Work to complete:
#1 From the article on the Niles NAACP banquet below, output the passage starting at "Currently, apart from" and ending at "with everyone else.", word for word.
#2 According to the article on the Niles NAACP banquet, in what year did Chandra J. Johnson graduate from the University of Notre Dame, and with what degree?

Text provided:
=== Section Start ===

Freedom Fund speaker: We’re all Americans
By By BEN RAYMOND LODE / Niles Daily Star
NILES -- "What a wonderful way to end a wonderful day," Saundria Wilson, president of Niles NAACP, told guests at the beginning of Niles NAACP's annual Freedom Forum Banquet Saturday evening.
The banquet was held at the Niles Inn and Conference Center on South 11th Street.
But the day became even better when guest speaker Chandra J. Johnson, assistant to the president and assistant director of Cross Cultural Ministry, Campus Ministry, at the University of Notre Dame in South Bend, Ind., gave her speech.
Johnson, a native of Los Angeles, relocated to South Bend in 1992, at the age of 38, to obtain an undergraduate degree at the University of Notre Dame.
She graduated four years later, in 1996, with a Bachelor of Arts in Theology and a minor in African American studies.
Before coming to Notre Dame, she worked in corporate America for 20 years, while simultaneously teaching religious education to children and young adults in the inner city of Los Angeles.
Currently, apart from her commitments at the University of Notre Dame, she is a popular speaker on campus, addressing issues of diversity and the character, as well as spiritual and social development for young adults in contemporary American society.
In her speech, Johnson focused on the importance of educating African Americans that they are on equal terms with everyone else.
She said when people aren't educated, they don't know where they come from. "And when you don't know where you come from, you don't know who you are," she said.
She also spoke about the cultural changes taking place in the U.S and the world today, and how those changes are changing the way people relate to each other.
With the world changing rapidly, she also asked what today's children should be taught.
Johnson said her answer is to bring people together, so that they can share their life experiences with each other.
She also spoke about how the country was founded on "categories."

=== Section End ===

Supplied entries:
=== Section Start ===

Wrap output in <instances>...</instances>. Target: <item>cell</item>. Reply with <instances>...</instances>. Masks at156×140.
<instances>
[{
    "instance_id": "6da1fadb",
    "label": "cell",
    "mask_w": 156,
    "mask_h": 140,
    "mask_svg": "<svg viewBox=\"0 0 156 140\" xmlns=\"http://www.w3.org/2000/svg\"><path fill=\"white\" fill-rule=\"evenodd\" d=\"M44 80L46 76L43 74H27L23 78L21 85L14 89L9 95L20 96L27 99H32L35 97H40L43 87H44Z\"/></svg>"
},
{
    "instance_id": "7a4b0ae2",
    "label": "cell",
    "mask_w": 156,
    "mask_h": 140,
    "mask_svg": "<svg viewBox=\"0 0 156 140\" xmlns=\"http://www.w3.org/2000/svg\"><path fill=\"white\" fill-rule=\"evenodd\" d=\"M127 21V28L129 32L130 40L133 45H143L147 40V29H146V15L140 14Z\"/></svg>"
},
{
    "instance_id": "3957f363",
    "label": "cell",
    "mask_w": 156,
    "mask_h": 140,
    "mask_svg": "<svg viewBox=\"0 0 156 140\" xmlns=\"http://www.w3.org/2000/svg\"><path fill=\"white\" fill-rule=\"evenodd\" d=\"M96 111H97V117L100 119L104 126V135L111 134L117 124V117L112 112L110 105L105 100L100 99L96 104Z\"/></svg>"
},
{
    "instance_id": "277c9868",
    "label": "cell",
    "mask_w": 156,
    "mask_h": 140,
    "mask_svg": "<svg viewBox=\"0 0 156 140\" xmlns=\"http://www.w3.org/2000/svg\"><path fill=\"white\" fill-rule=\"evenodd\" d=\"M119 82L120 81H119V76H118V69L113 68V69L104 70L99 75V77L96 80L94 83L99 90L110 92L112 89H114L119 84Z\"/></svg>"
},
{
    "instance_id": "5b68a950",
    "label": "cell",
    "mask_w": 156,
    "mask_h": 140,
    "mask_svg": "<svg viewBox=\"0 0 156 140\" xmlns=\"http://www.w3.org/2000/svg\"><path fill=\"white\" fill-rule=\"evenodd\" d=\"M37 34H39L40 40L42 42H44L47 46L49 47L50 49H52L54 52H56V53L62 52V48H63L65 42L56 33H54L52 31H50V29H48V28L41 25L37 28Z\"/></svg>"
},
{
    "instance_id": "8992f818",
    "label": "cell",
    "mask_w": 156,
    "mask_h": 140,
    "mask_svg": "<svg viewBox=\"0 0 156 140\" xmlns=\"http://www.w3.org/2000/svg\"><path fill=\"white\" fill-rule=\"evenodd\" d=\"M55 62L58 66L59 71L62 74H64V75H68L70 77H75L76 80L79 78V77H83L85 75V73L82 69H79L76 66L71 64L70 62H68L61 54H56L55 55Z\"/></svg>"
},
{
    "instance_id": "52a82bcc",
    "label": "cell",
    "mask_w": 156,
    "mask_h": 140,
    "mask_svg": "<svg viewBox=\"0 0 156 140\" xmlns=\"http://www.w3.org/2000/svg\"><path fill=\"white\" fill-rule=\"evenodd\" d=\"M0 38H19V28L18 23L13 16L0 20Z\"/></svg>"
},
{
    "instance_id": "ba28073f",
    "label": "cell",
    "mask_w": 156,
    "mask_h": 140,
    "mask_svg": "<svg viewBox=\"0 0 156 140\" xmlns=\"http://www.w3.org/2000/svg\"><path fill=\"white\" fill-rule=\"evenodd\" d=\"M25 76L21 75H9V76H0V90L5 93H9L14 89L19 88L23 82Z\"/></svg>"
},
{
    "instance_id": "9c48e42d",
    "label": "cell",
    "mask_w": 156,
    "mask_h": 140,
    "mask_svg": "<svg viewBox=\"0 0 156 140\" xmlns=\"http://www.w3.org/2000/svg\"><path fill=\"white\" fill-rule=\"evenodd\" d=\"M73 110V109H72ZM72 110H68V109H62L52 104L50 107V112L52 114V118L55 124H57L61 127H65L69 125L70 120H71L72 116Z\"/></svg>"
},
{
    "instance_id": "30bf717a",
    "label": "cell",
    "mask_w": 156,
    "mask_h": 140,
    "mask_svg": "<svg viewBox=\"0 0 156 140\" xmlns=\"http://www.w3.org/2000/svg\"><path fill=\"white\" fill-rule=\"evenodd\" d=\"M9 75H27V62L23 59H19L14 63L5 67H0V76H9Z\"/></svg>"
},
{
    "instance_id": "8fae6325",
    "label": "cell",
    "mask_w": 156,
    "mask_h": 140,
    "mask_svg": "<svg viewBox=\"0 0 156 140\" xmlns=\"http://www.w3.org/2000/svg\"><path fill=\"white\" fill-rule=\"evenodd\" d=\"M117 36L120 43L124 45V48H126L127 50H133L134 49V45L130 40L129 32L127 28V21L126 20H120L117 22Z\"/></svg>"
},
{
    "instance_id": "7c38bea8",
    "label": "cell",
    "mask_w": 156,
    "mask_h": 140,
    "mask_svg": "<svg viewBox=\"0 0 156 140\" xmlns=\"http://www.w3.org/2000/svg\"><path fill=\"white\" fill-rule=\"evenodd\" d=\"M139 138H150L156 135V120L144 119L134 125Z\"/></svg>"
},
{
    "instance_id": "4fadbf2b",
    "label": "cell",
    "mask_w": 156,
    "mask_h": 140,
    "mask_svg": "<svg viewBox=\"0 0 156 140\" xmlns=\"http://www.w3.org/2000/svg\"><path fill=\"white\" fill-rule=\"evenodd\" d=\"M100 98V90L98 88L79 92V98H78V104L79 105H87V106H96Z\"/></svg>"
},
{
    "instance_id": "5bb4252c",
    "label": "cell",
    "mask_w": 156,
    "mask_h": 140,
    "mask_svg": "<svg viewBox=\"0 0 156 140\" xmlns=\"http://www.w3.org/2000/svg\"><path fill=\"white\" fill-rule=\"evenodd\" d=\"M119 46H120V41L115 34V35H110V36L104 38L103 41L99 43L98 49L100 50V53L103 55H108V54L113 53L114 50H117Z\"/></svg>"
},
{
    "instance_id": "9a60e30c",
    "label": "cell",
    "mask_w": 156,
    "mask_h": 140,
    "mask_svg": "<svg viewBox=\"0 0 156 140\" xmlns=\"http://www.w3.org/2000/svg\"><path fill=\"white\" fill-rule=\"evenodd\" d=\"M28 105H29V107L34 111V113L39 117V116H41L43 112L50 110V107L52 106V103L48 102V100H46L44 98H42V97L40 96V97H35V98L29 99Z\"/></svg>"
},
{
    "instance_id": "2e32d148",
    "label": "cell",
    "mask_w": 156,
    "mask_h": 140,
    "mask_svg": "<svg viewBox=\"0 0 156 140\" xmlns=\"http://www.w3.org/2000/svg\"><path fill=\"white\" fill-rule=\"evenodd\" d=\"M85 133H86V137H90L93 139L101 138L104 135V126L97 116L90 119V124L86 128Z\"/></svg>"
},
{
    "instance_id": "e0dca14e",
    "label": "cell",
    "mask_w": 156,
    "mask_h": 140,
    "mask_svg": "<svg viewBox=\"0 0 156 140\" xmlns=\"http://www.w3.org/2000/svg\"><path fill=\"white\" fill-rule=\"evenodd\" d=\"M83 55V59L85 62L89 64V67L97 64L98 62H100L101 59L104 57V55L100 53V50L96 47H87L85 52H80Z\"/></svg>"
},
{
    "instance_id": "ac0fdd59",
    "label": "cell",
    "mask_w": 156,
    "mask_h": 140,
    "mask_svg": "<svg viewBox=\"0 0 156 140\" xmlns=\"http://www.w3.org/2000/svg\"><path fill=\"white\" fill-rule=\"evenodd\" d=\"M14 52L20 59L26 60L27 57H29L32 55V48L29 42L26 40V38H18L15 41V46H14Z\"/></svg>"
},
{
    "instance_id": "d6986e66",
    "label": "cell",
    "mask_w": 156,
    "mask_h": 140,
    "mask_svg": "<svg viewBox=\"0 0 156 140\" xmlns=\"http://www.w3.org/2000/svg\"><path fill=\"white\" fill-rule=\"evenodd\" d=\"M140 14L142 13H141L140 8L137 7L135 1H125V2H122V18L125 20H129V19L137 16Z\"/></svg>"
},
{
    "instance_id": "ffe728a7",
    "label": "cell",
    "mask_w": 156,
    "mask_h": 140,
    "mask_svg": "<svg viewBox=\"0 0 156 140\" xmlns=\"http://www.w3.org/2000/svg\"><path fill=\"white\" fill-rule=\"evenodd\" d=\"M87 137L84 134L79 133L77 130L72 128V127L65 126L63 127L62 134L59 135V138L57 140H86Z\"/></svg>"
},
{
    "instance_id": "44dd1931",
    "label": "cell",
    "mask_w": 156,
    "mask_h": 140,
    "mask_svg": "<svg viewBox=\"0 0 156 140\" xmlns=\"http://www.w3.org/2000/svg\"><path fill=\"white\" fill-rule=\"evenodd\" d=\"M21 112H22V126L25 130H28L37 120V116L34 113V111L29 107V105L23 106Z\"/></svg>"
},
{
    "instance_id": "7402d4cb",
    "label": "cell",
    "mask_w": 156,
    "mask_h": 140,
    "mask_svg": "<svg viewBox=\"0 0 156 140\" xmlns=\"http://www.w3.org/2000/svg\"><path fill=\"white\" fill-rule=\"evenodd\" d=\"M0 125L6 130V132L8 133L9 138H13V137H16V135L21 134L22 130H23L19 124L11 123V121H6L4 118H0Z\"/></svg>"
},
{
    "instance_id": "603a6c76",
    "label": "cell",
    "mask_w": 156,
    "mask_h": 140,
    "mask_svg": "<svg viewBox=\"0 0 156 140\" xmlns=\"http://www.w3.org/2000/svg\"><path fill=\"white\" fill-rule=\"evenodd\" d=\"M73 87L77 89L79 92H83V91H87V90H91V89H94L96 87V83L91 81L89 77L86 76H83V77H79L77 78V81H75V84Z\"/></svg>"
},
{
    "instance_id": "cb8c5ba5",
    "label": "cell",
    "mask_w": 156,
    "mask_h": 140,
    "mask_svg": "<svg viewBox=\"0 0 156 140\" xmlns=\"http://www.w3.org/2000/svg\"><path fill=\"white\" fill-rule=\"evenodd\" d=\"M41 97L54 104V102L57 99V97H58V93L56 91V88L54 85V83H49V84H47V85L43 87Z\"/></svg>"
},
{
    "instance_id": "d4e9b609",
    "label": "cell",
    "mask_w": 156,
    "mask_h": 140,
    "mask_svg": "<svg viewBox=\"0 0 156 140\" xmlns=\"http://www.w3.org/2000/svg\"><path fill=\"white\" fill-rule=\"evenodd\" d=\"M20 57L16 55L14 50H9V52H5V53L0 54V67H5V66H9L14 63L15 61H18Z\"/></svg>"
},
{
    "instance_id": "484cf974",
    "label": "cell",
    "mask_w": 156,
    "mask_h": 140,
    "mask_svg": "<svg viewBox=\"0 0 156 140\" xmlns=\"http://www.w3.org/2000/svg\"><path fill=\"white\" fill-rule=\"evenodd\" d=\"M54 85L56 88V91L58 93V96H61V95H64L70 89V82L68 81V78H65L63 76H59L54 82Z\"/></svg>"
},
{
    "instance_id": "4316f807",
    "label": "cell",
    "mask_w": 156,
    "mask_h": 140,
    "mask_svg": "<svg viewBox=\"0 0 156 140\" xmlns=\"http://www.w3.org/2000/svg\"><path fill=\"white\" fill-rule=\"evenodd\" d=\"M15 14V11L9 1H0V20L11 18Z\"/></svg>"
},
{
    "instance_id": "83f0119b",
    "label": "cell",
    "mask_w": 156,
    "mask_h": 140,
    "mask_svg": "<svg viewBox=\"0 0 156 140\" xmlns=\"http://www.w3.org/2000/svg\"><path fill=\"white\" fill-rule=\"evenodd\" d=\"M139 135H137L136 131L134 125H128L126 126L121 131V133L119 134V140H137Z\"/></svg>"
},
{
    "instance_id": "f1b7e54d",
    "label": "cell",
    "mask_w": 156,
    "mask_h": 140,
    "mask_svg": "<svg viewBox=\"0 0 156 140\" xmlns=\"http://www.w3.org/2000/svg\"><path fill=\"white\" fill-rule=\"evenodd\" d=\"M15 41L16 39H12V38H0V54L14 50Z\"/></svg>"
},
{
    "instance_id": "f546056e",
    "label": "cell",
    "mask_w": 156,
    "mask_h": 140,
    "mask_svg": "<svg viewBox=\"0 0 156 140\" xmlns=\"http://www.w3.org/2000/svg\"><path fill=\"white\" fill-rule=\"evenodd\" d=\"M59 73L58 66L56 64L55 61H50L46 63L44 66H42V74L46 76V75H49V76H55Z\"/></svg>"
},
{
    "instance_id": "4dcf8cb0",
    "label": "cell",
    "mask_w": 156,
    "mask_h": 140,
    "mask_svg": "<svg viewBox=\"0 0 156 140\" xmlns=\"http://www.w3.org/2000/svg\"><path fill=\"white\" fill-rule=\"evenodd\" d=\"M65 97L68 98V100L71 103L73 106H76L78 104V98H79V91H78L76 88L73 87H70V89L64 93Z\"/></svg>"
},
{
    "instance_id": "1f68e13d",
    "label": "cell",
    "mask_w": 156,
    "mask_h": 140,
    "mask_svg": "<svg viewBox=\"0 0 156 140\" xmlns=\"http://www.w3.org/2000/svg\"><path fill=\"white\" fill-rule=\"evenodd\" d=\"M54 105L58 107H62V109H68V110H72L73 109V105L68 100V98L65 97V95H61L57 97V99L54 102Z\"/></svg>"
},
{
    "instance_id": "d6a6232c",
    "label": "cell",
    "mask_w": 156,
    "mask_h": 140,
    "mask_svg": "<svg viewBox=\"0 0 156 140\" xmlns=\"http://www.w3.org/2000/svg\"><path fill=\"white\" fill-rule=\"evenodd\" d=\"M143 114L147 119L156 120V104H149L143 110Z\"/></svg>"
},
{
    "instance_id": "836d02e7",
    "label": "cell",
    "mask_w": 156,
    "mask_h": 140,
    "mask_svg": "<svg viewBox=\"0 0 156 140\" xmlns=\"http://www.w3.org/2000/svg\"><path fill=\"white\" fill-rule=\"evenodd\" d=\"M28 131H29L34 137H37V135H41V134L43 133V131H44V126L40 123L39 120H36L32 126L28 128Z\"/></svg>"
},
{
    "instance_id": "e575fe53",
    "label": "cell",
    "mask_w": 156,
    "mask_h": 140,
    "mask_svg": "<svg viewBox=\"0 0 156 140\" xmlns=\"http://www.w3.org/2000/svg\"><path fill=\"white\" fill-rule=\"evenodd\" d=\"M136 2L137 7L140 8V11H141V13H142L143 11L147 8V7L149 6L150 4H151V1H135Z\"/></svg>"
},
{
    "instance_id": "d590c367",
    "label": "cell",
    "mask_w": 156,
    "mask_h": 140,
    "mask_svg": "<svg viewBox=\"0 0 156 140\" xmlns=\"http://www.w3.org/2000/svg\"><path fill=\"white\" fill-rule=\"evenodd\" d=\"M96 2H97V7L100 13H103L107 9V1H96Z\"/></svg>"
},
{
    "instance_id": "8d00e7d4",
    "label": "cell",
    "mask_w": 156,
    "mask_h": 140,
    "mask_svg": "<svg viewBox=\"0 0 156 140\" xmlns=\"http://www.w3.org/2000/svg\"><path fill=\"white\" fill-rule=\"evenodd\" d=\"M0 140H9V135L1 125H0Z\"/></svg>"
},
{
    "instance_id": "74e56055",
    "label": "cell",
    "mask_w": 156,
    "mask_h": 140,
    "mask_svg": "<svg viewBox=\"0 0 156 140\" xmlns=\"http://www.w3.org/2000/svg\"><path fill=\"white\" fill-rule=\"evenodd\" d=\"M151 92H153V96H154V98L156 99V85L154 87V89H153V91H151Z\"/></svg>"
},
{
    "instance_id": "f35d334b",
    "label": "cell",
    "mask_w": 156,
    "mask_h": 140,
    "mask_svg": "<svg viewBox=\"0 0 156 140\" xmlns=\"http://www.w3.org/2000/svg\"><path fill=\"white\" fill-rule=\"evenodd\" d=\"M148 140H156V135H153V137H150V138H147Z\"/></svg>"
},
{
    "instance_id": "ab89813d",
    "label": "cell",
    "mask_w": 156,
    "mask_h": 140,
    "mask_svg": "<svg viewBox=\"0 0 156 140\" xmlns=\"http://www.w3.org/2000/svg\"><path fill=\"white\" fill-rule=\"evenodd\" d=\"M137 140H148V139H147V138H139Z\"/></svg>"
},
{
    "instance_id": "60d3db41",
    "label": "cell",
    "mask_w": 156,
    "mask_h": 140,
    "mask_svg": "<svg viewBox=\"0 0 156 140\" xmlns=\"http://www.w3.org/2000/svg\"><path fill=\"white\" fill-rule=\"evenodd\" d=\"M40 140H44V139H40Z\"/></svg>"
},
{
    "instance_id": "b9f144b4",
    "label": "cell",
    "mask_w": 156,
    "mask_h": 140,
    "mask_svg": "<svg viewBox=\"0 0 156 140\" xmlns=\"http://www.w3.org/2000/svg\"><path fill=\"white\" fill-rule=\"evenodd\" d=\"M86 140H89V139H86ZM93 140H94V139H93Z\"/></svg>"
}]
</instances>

=== Section End ===

Task responses:
#1
Currently, apart from her commitments at the University of Notre Dame, she is a popular speaker on campus, addressing issues of diversity and the character, as well as spiritual and social development for young adults in contemporary American society.
In her speech, Johnson focused on the importance of educating African Americans that they are on equal terms with everyone else.

#2 In 1996, with a Bachelor of Arts in Theology and a minor in African American studies.